#### What you need to do:
Rewrite the entries as a Markdown table with the columns Row and Line, starting at the line that contains "From the camera, at" and ending at the last line of the entries. Number the rows in order and leave out blank lines.
↓↓↓
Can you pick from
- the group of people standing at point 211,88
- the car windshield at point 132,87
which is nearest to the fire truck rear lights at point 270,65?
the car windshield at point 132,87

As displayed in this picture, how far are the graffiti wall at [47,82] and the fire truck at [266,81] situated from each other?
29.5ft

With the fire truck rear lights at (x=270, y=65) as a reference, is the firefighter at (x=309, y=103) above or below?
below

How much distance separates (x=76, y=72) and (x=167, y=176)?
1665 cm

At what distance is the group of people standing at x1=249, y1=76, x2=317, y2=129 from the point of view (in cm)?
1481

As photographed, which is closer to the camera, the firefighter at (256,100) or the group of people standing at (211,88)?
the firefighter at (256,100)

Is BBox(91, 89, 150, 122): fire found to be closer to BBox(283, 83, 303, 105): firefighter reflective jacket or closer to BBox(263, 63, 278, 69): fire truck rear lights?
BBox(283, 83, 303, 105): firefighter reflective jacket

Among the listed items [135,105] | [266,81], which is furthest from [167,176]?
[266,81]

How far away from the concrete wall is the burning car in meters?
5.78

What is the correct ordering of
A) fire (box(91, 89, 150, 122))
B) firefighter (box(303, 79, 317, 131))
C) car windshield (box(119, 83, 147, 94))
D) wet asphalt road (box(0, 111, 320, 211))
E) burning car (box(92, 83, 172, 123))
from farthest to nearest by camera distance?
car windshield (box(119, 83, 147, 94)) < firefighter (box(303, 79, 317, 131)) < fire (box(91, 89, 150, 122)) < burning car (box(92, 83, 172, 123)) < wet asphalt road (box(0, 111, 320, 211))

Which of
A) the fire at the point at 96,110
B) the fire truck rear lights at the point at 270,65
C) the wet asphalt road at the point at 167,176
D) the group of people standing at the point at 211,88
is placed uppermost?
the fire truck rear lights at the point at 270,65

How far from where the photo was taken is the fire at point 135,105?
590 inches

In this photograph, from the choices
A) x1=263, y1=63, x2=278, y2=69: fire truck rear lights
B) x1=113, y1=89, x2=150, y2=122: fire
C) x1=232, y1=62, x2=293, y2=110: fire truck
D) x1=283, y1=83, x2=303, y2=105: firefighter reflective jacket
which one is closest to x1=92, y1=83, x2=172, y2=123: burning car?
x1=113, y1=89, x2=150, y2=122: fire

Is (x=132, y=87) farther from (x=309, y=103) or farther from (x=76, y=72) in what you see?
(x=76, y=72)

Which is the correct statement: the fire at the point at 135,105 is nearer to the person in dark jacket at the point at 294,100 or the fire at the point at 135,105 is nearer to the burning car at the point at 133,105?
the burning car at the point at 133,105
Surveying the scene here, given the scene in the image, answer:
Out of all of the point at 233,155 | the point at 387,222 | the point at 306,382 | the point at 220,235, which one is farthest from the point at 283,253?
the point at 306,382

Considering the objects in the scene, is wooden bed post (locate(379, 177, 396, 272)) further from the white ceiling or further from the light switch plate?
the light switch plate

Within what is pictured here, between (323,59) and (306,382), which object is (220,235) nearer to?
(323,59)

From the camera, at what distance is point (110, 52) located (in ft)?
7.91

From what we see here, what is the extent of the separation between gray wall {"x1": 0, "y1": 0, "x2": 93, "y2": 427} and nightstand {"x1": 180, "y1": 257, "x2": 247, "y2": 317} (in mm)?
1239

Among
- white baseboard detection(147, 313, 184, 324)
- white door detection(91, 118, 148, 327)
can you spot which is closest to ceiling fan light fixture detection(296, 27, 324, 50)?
↑↑↑
#### Exercise output:
| Row | Line |
|---|---|
| 1 | From the camera, at what distance is point (110, 52) located (in ft)? |
| 2 | 7.91 |
| 3 | From what we see here, what is the extent of the separation between gray wall {"x1": 0, "y1": 0, "x2": 93, "y2": 427} and nightstand {"x1": 180, "y1": 257, "x2": 247, "y2": 317} (in mm)? |
| 4 | 1239 |
| 5 | Among |
| 6 | - white baseboard detection(147, 313, 184, 324) |
| 7 | - white door detection(91, 118, 148, 327) |
| 8 | can you spot which is closest to ceiling fan light fixture detection(296, 27, 324, 50)? |